General information
- Location: Gouripur, Anchuri, Bankura district, West Bengal India
- Coordinates: 23°17′02″N 86°59′35″E﻿ / ﻿23.283904°N 86.993174°E
- Elevation: 122 metres (400 ft)
- System: Indian Railway
- Owner: Indian railway
- Operator: South Eastern Railways
- Line: Kharagpur–Bankura–Adra line
- Platforms: 2
- Tracks: 2

Construction
- Structure type: At Ground

Other information
- Status: Functional
- Station code: ANCR

History
- Opened: 1903–04
- Former names: Bengal Nagpur Railway

Services
| Preceding station | Indian Railways |  |  | Following station |
| Chhatna towards ? |  | South Eastern Railway zoneKharagpur–Bankura–Adra line |  | Bankura Junction towards ? |

= Anchuri railway station =

Railway Station in West Bengal

Anchuri railway station is a railway station on Kharagpur–Bankura–Adra line in Adra railway division of South Eastern Railway zone.
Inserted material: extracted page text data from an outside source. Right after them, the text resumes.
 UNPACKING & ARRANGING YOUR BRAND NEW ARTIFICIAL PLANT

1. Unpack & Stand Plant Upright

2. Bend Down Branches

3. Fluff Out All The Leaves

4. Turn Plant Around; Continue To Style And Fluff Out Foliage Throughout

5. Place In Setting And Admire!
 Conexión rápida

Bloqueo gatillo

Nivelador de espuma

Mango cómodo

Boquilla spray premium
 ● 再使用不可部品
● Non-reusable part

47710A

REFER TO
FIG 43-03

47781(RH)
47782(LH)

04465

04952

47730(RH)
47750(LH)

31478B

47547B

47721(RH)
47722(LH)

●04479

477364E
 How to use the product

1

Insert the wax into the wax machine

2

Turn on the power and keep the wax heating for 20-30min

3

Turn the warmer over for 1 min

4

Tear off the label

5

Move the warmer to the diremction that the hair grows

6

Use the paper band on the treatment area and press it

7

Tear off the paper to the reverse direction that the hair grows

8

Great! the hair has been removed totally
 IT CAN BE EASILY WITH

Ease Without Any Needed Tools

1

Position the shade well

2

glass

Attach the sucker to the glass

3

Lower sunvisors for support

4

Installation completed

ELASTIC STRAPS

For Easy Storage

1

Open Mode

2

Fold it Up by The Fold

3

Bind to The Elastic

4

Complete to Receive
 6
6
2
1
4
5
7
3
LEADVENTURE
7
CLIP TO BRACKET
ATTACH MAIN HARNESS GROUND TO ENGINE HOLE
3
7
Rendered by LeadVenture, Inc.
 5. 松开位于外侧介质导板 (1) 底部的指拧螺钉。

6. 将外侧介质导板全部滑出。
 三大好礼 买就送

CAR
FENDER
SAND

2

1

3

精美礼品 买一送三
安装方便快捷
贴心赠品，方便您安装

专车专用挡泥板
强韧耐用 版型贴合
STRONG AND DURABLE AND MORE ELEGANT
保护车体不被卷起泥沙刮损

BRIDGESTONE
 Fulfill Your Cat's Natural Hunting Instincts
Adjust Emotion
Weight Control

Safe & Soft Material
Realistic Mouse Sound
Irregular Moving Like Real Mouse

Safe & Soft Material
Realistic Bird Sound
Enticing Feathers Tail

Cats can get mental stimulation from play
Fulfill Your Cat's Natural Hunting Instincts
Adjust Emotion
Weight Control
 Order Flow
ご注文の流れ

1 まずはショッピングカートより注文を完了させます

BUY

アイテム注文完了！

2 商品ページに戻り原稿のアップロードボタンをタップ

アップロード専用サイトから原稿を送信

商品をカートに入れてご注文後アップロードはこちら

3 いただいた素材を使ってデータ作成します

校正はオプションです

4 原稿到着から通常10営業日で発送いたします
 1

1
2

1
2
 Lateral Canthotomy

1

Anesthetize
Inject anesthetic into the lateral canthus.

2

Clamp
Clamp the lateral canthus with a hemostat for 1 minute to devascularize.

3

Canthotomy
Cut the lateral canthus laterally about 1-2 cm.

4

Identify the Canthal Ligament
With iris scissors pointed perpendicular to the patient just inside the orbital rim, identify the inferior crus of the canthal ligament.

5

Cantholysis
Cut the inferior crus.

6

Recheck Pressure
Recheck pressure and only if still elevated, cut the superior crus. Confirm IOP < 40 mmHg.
It is situated at Gouripur, Anchuri of Bankura district in the Indian state of West Bengal.

==History==
In 1901, the Kharagpur–Midnapur Branch line was opened. The Midnapore–Jharia extension of the Bengal Nagpur Railway, passing through Bankura District was opened in 1903–04. The Adra–Bheduasol sector was electrified in 1997–98 and the Bheduasol–Salboni sector in 1998–99.